● Task item
List every language that the passage on margraves names.

● Source text
%%

Etymologically, the word margrave (marchio, c. 1551) is the English and French form of the German noble title Markgraf (/de/;Mark, meaning "march" or "mark", that is, borderland, added to Graf, meaning "Count"); it is related semantically to the English title "Marcher Lord". As a noun and hereditary title, "margrave" was common among the languages of Europe, such as Spanish and Polish.

A Markgraf (margrave) originally functioned as the military governor of a Carolingian march, a medieval border province. Because the territorial integrity of the borders of the realm of a king or emperor was essential to national security, the vassal (whether a count or other lord) whose lands were on the march of the kingdom or empire was likely to be appointed a margrave and given greater responsibility for securing the border.

The greater exposure of a border province to military invasion mandated that the margrave be provided with military forces and autonomy of action (political as well as military) greater than those accorded other lords of the realm. As a military governor, the margrave's authority often extended over a territory larger than the province proper, because of border expansion after royal wars.

%%

● Entries supplied
%%

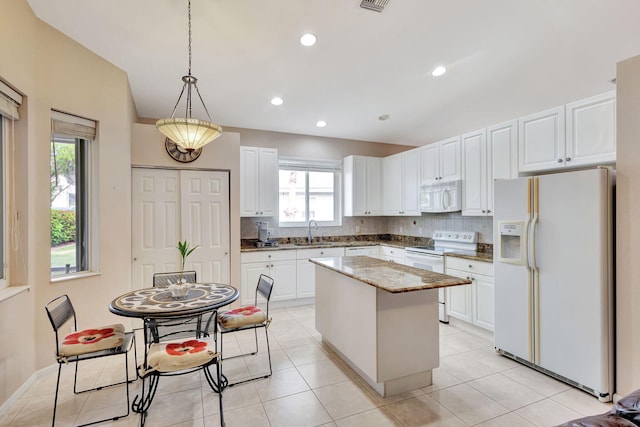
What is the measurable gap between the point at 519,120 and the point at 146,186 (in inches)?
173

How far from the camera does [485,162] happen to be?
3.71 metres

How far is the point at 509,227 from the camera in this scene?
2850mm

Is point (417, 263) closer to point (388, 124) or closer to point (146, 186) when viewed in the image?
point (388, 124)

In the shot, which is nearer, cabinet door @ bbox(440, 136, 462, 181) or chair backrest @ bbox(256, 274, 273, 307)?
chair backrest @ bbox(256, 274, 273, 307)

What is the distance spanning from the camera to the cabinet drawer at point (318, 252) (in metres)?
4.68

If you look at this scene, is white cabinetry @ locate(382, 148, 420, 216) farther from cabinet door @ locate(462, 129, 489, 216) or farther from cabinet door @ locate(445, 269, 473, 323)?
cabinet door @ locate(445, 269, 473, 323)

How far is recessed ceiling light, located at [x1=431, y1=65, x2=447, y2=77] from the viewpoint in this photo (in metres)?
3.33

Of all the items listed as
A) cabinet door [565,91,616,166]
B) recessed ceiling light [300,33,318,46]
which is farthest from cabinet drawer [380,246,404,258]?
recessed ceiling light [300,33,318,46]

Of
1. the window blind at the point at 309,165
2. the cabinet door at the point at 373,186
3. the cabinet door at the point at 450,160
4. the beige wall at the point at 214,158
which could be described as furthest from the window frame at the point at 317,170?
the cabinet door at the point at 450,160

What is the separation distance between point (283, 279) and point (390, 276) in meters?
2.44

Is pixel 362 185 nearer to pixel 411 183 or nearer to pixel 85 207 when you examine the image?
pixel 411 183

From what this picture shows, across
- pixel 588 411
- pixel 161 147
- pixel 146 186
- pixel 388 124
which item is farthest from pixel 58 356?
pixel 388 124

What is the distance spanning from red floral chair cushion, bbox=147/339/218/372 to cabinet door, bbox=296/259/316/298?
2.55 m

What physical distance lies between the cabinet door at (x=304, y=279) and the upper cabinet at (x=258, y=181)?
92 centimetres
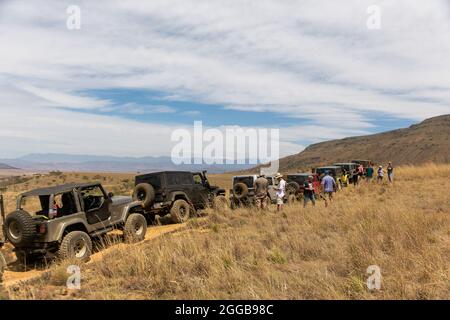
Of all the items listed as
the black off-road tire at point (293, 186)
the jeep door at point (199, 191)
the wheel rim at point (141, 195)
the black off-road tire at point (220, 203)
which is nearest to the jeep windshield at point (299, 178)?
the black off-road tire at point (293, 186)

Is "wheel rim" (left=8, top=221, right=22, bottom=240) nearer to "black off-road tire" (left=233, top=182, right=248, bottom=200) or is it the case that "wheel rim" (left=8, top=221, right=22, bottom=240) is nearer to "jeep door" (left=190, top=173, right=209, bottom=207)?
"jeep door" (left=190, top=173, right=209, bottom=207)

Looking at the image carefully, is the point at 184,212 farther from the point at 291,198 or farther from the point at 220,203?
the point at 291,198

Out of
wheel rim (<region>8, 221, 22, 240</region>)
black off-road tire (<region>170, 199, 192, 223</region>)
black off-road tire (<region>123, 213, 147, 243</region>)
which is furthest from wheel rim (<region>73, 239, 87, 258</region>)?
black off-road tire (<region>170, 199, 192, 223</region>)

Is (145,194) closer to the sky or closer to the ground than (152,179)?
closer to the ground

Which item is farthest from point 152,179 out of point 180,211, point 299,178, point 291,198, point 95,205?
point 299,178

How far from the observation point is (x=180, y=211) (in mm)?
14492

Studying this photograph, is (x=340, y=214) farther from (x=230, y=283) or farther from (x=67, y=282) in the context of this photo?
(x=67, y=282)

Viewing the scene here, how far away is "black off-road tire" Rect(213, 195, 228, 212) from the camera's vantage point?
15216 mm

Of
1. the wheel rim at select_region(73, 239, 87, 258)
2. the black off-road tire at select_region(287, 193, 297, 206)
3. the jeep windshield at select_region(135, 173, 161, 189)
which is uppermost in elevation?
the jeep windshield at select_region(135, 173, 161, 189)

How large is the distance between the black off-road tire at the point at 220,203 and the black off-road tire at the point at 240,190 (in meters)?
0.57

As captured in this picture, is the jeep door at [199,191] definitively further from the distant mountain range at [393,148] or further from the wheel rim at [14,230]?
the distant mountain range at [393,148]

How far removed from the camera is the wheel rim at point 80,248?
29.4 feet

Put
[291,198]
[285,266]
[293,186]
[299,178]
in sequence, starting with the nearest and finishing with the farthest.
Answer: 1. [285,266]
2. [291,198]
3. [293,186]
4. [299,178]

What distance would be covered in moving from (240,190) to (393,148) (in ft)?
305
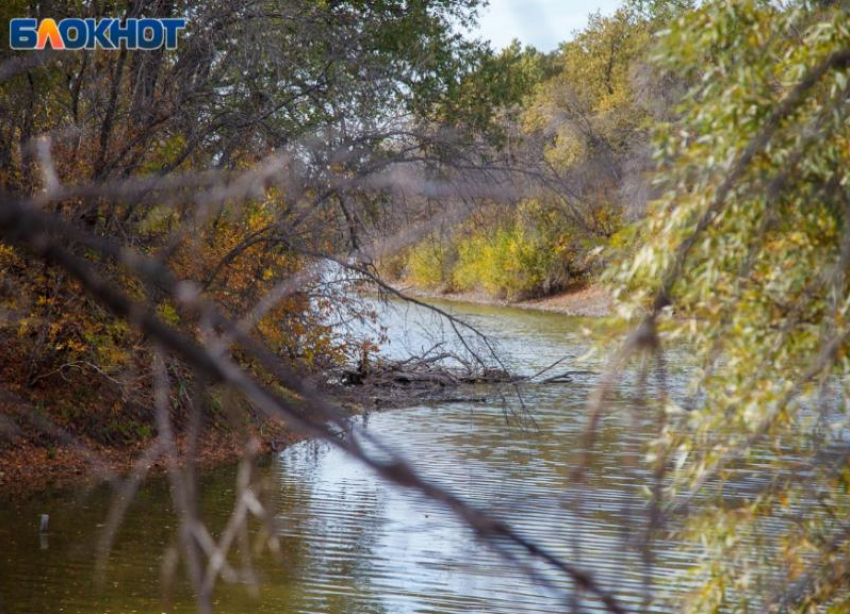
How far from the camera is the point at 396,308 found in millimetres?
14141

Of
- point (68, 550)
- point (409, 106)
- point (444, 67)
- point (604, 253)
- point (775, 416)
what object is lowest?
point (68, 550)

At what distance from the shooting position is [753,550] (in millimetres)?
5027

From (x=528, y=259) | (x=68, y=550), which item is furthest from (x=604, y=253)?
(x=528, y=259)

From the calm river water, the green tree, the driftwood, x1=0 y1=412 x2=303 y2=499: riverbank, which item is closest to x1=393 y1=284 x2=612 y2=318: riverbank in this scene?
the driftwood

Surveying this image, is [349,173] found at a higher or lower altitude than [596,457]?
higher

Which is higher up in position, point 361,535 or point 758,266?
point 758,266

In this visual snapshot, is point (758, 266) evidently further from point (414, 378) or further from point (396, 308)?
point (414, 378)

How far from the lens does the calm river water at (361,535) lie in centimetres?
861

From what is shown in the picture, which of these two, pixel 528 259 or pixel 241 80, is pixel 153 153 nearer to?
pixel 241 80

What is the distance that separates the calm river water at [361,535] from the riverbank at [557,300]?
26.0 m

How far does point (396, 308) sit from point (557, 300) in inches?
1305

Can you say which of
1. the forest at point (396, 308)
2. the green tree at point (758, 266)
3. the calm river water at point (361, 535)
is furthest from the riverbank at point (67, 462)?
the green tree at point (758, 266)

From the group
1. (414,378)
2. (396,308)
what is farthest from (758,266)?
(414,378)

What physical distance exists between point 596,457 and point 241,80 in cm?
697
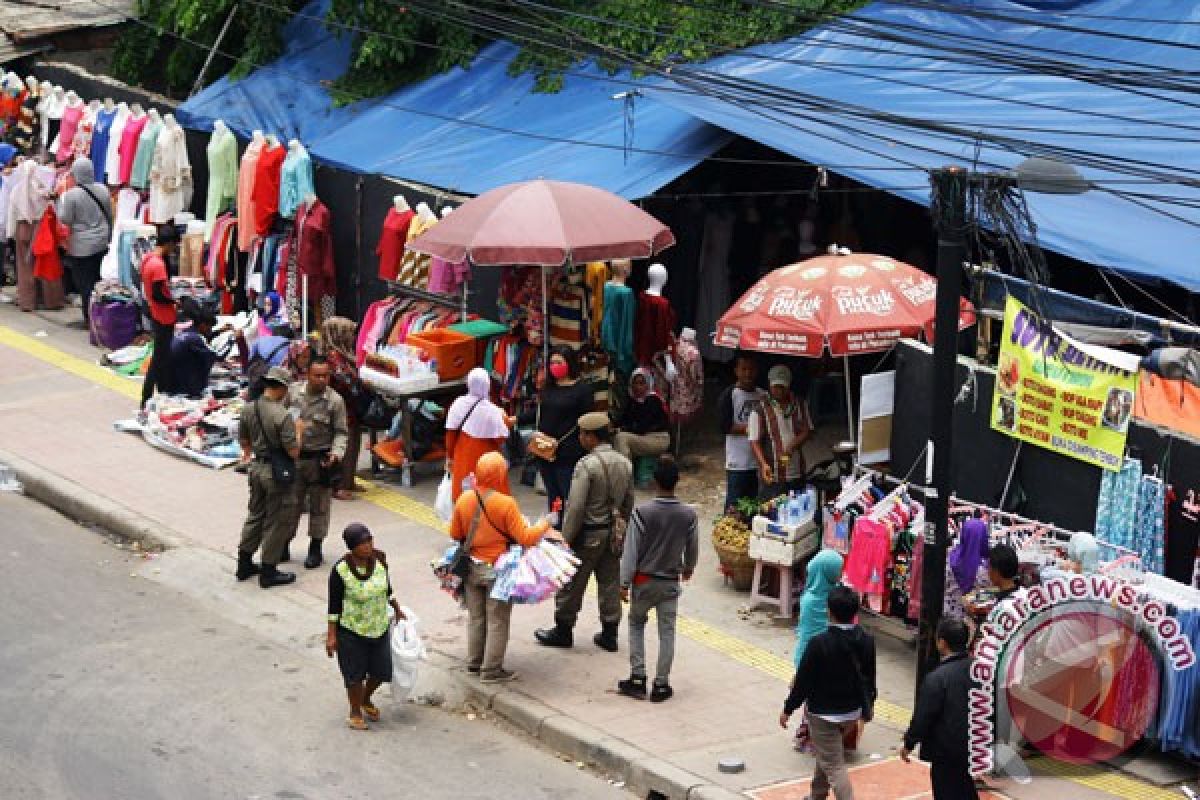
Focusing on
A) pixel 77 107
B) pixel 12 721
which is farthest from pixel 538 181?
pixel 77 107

%%
%%

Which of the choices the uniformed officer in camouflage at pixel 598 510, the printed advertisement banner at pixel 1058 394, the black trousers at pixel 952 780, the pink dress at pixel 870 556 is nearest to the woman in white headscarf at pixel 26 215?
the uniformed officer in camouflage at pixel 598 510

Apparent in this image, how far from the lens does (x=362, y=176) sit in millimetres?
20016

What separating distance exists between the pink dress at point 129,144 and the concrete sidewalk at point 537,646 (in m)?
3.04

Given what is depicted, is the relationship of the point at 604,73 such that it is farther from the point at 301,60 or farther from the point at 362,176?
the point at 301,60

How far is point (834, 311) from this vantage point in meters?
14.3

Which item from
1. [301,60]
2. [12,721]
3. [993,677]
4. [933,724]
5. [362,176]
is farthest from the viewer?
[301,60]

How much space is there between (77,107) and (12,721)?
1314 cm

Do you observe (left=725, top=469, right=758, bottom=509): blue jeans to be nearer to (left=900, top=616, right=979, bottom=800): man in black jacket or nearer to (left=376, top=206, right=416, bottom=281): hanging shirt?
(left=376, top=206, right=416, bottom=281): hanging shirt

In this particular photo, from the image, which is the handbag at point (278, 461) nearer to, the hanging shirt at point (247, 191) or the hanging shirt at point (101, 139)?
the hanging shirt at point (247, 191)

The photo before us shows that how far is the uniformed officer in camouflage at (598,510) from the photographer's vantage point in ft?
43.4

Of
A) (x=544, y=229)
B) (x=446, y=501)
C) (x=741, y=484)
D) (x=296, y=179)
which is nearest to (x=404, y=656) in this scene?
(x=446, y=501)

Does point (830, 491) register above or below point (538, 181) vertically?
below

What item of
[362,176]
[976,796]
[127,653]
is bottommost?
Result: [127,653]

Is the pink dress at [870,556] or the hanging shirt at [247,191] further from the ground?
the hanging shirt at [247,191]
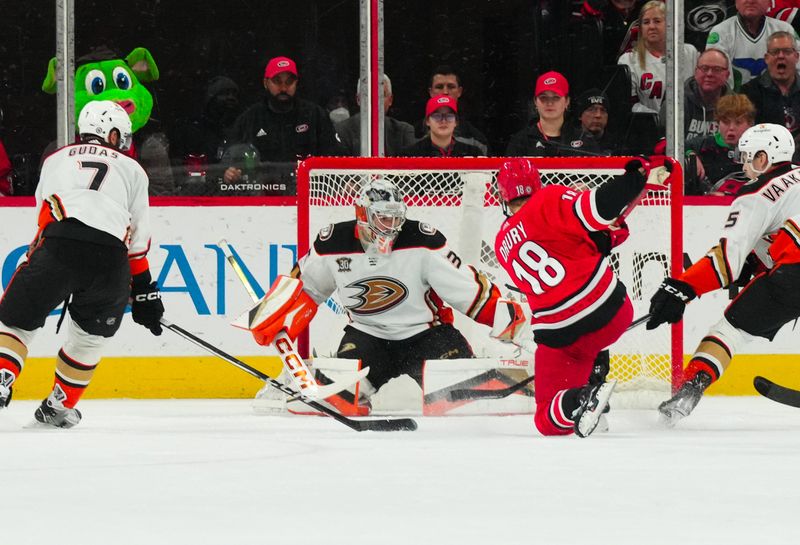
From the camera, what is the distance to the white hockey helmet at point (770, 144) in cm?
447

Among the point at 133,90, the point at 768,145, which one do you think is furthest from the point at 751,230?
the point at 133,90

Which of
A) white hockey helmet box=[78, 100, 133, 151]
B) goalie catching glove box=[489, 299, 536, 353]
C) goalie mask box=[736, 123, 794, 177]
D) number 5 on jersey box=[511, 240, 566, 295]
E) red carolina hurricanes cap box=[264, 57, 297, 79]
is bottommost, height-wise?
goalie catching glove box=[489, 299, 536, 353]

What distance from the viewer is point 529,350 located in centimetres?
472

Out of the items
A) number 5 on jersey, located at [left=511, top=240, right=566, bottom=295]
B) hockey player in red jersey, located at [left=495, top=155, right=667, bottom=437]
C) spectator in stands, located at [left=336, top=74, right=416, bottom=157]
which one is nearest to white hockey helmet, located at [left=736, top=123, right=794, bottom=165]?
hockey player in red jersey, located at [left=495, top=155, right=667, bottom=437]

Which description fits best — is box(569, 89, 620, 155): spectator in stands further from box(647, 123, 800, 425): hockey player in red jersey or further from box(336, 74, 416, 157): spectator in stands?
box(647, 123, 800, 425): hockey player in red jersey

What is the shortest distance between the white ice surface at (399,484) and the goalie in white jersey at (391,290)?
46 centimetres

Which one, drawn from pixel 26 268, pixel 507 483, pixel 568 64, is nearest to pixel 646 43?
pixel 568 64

%%

● Your response
English, French, German, Spanish, Polish